───── DATA IN THIS EXERCISE ─────
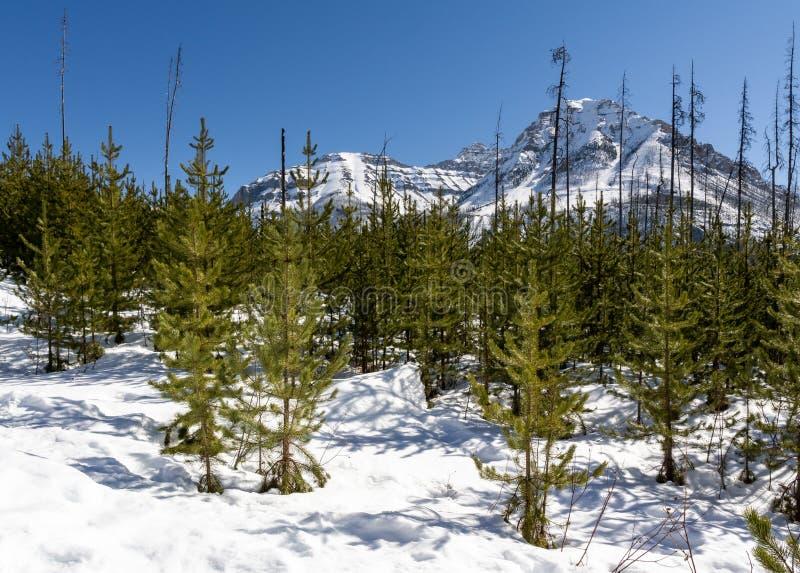 premier ressort de sc?ne hivernale magnifique en Colombie-Britannique provinciale Canada de parc de canyon de marbre images stock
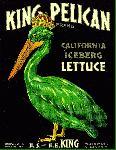 Affiche publicité vintage King Pelican California Lettuce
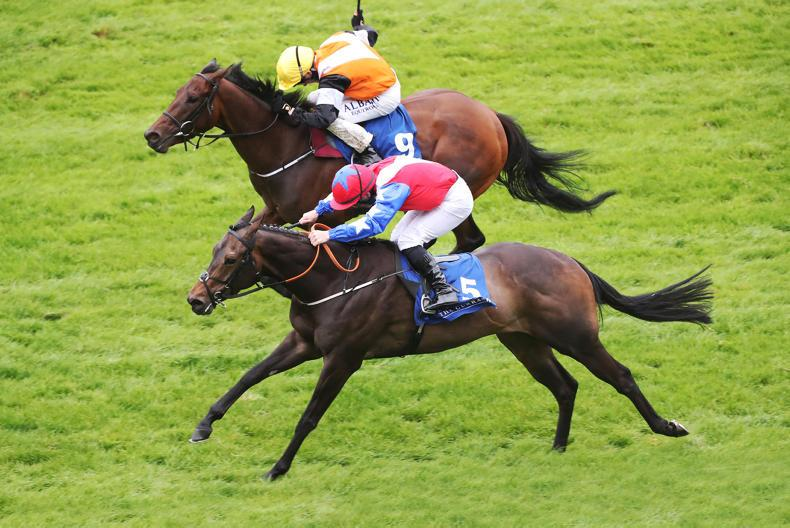 BREEDING INSIGHTS: Well-named son of Equiano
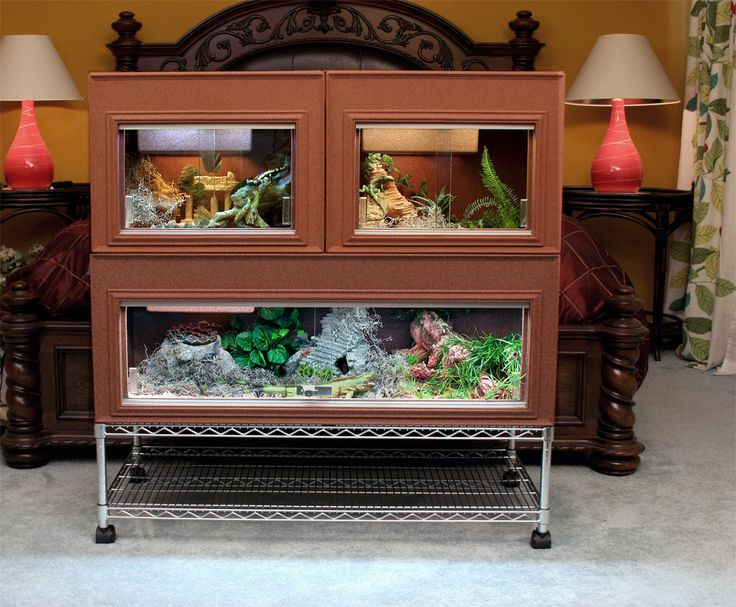 Reptile set up Bearded Dragon Terrarium Pinterest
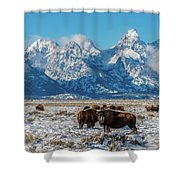 Bison At The Tetons Shower Curtain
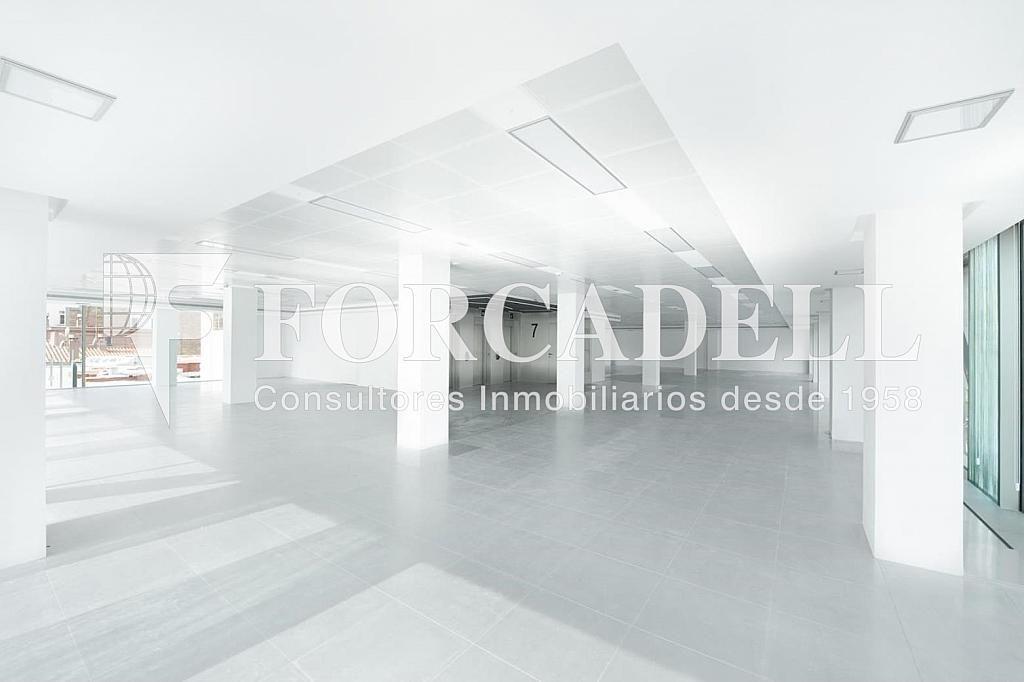 Travessera-de-gracia-amigo-1449735755 - Oficina en alquiler en calle Travessera de Gràcia, Sant Gervasi – Galvany en Barcelona - 380195946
─────
YOUR TASK:
Everything in the data except the pictures needs to be written out exactly.

TASK SOLUTION:
 premier ressort de sc?ne hivernale magnifique en Colombie-Britannique provinciale Canada de parc de canyon de marbre images stock
 Affiche publicité vintage King Pelican California Lettuce
 BREEDING INSIGHTS: Well-named son of Equiano
 Reptile set up Bearded Dragon Terrarium Pinterest
 Bison At The Tetons Shower Curtain
 Travessera-de-gracia-amigo-1449735755 - Oficina en alquiler en calle Travessera de Gràcia, Sant Gervasi – Galvany en Barcelona - 380195946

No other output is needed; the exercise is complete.